Un « humanisme » à géométrie variable
Défenseur des homosexuels, antiraciste, Mohamed Bouhafsi n’en demeure pas moins paradoxalement un défenseur… du Qatar. L’État propriétaire du Paris Saint-Germain et organisateur de la Coupe du Monde 2022 a pourtant très souvent été montré du doigt pour son esclavagisme. Il défendra souvent ce petit émirat du Golfe, notamment lors d’un passage chez Brunet et Neumann en octobre 2019, relativisant l’exploitation d’esclaves par le Qatar et mettant la Corée du sud, la Russie et même les États-Unis (alors dirigés par Donald Trump) dans le même panier que Doha…
Une certaine proximité avec Nasser Al-Khelaifi
Jeune mais bien entouré, Mohamed Bouafsi, bien que supporter de l’Olympique de Marseille, a su s’attirer l’oreille du président directeur général du PSG Nasser Al-Khelaifi, l’homme fort du PSG sur lequel s’appuie l’émir Tamim ben Hamad Al Thani. Il profite de ce réseau pour être en pôle position sur les informations du mercato, notamment à la faveur de l’arrivée de Neymar dans le club de la capitale.
En août, pour l’arrivée de Lionel Messi au PSG, le patron du PSG donnera même un entretien à Mohamed Bouhafsi pour France TV sport. Comme avec Emmanuel Macron, on ne peut pas dire que l’entretien fasse la part belle à la contradiction. Pour l’anecdote, quatre jours après cette interview, le Qatar fera encore l’actualité puisque les talibans qu’il soutient activement ont fini de reprendre Kaboul.
À la conquête de France Télévisions
Très apprécié par nombre d’amateurs de football, Mohamed Bouhafsi rejoint donc France Télévisions après dix années passées dans le groupe NextRadioTV devenu Altice Média (BFMTV, RMC…). En rejoignant l’émission C à vous sur France 5, il va donc continuer à parler sport mais pas seulement. Il devrait ainsi être amené à traiter de l’actualité en général aux côtés de la « très convenue » Anne-Elisabeth Lemoine mais aussi de Pierre Lescure, Patrick Cohen, Marion Ruggieri et Emilie Tran Nguyen.
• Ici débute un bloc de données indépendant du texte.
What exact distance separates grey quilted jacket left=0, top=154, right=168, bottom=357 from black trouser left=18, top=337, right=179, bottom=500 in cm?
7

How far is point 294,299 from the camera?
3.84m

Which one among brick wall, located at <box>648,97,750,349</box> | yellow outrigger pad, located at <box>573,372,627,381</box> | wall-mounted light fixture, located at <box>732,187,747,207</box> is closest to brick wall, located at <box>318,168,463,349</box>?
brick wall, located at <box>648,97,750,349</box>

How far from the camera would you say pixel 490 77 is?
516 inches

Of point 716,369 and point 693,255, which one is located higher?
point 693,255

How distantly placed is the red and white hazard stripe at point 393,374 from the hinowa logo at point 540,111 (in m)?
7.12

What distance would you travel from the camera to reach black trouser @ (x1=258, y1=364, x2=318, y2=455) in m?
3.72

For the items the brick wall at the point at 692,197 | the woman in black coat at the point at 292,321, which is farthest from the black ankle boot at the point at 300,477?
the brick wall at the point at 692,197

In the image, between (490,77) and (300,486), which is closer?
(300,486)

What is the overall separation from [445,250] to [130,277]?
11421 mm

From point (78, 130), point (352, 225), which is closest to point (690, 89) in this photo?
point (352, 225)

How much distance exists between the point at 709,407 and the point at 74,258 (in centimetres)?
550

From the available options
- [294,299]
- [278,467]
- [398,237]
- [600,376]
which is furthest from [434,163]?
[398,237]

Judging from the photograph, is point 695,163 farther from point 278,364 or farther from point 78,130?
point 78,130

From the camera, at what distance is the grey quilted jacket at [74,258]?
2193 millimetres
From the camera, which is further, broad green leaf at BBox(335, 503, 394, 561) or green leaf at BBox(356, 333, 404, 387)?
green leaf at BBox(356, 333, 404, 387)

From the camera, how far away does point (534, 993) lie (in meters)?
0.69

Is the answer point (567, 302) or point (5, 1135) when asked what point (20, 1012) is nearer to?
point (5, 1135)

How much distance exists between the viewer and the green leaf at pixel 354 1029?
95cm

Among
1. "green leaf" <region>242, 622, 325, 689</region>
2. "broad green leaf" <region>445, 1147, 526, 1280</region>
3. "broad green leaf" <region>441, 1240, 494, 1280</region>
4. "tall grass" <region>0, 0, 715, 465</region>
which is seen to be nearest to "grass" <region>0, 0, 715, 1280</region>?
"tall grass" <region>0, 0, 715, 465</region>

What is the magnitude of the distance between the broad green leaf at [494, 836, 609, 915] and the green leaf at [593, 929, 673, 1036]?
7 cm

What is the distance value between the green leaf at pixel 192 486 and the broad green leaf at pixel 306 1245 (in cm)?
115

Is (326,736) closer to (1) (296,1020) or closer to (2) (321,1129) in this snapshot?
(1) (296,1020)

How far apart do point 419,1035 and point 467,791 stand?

Pour le moment rien ne semble pouvoir arrêté le jeune marseillais qui arrive en pleine année d’élection présidentielle. Avec plus d’un demi-million de personnes qui le suivent sur Twitter et 75 000 fans sur Instagram, il a su se faire un nom sur les réseaux sociaux notamment grâce à ses informations souvent justes lors des périodes de transfert.
Au-delà des gages progressistes donnés par le journaliste, ses indéniables qualités l’ont propulsé sur le devant de la scène tout comme son parcours qui a de quoi toucher le public : le journaliste s’étant engagé contre les violences faites aux enfants, ayant lui-même été victime de tels abus.
Le « prime » avec Lapix
Si Mohamed Bouhafsi va se faire les dents sur France 5, il rejoint aussi une émission de « prime » sur France 2 : « 20h22 », la nouvelle émission politique de France 2 animée également par Anne-Sophie Lapix et Nathalie Saint-Cricq. En pleine année présidentielle, une telle promotion ne passe pas inaperçue et le jeune journaliste est bien la valeur montante de cette rentrée.
Reste à présent à voir comment évoluera Mohamed Bouhafsi. Jusqu’à présent plutôt perçu comme sympathique auprès d’un public sportif, il a rapidement montré qu’en matière de sujets politiques et de société il saurait se montrer d’un conformisme implacable… Une attitude qui conviendra très bien au service public certes, mais qui ne lui assurera pas nécessairement une audience à la hauteur des attentes placées en lui. Il s’agira enfin de voir si derrière le professionnalisme et le travail de fond, le journaliste tiendra le coup face à des interlocuteurs plus chevronnés. Son message d’adieu à BFM-RMC semble déjà témoigner de certaines limites. Outre les remerciements en chapelet qui font très « premier de classe », la conclusion dénote d’une étonnante communication avec un pittoresque « love ».